(SUPPLIED DATA begins)

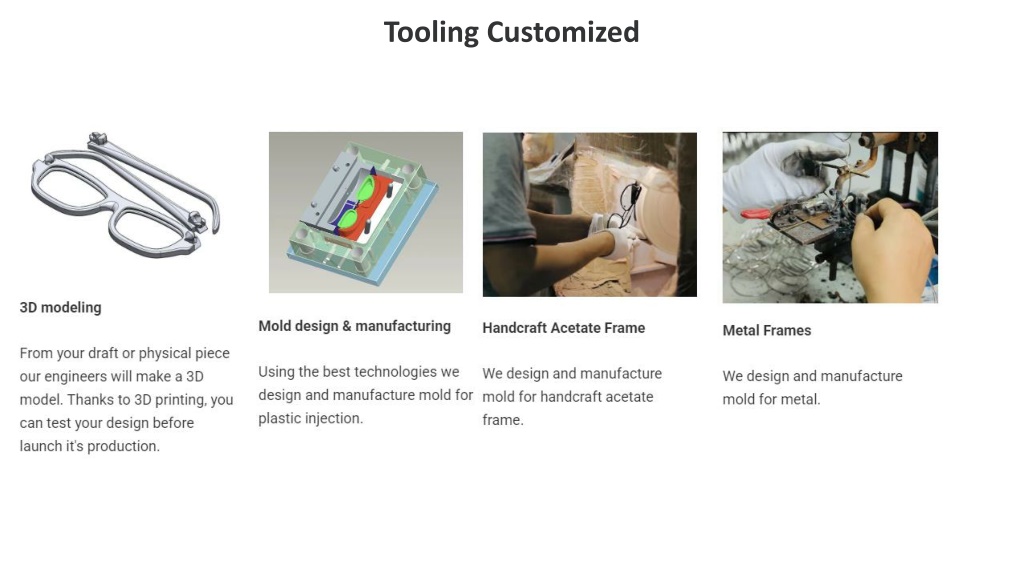 Tooling Customized

3D modeling

From your draft or physical piece our engineers will make a 3D model. Thanks to 3D printing, you can test your design before launch it's production.

Mold design & manufacturing

Using the best technologies we design and manufacture mold for plastic injection.

Handcraft Acetate Frame

We design and manufacture mold for handcraft acetate frame.

Metal Frames

We design and manufacture mold for metal.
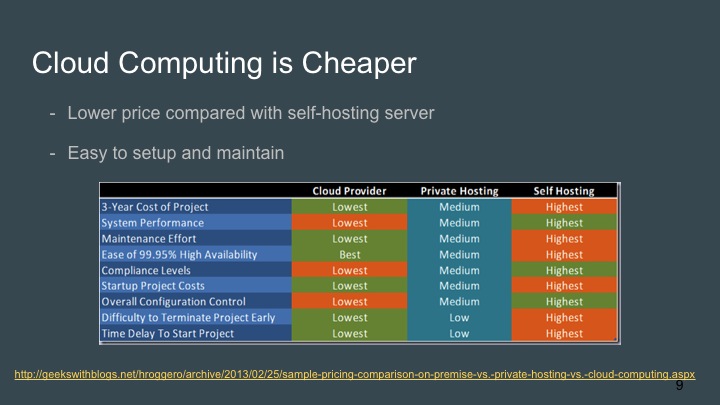 Cloud Computing is Cheaper

- Lower price compared with self-hosting server

- Easy to setup and maintain

| | Cloud Provider | Private Hosting | Self Hosting |
|---|---|---|---|
| 3-Year Cost of Project | Lowest | Medium | Highest |
| System Performance | Lowest | Medium | Highest |
| Maintenance Effort | Lowest | Medium | Highest |
| Ease of 99.95% High Availability | Best | Medium | Highest |
| Compliance Levels | Lowest | Medium | Highest |
| Startup Project Costs | Lowest | Medium | Highest |
| Overall Configuration Control | Lowest | Medium | Highest |
| Difficulty to Terminate Project Early | Lowest | Low | Highest |
| Time Delay To Start Project | Lowest | Low | Highest |

http://geekswithblogs.net/hroggero/archive/2013/02/25/sample-pricing-comparison-on-premise-vs.-private-hosting-vs.-cloud-computing.aspx

9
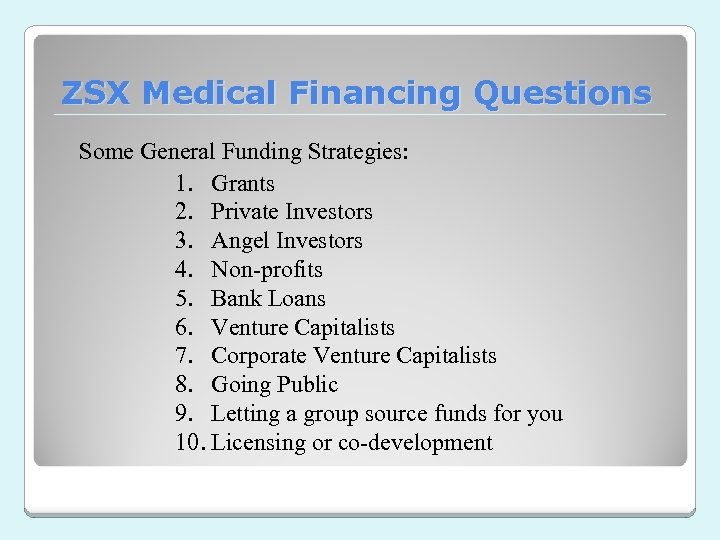 ZSX Medical Financing Questions

Some General Funding Strategies:

1. Grants
2. Private Investors
3. Angel Investors
4. Non-profits
5. Bank Loans
6. Venture Capitalists
7. Corporate Venture Capitalists
8. Going Public
9. Letting a group source funds for you
10. Licensing or co-development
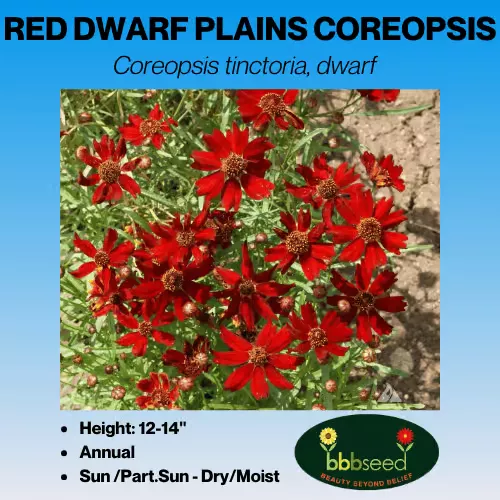 RED DWARF PLAINS COREOPSIS

Coreopsis tinctoria, dwarf

- Height: 12-14"
- Annual
- Sun /Part.Sun - Dry/Moist

bbbseed
BEAUTY BEYOND BELIEF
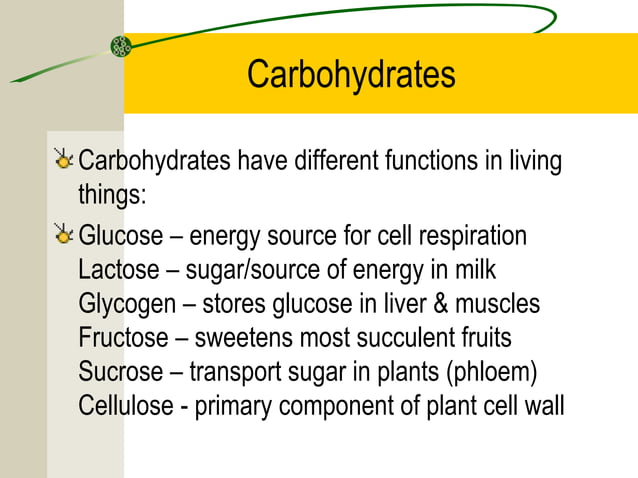 Carbohydrates

Carbohydrates have different functions in living things:

Glucose – energy source for cell respiration
Lactose – sugar/source of energy in milk
Glycogen – stores glucose in liver & muscles
Fructose – sweetens most succulent fruits
Sucrose – transport sugar in plants (phloem)
Cellulose - primary component of plant cell wall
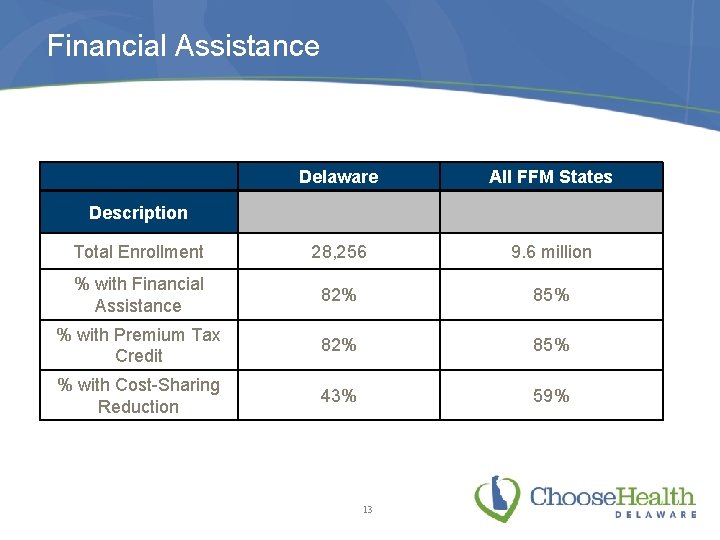 Financial Assistance

| | Delaware | All FFM States |
|---|---|---|
| Description | | |
| Total Enrollment | 28,256 | 9.6 million |
| % with Financial Assistance | 82% | 85% |
| % with Premium Tax Credit | 82% | 85% |
| % with Cost-Sharing Reduction | 43% | 59% |

13

ChooseHealth DELAWARE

(SUPPLIED DATA ends)

WORK INSTRUCTIONS:
Answer with one number only: how many lines in the listing include "Project".

TASK RESPONSE:
4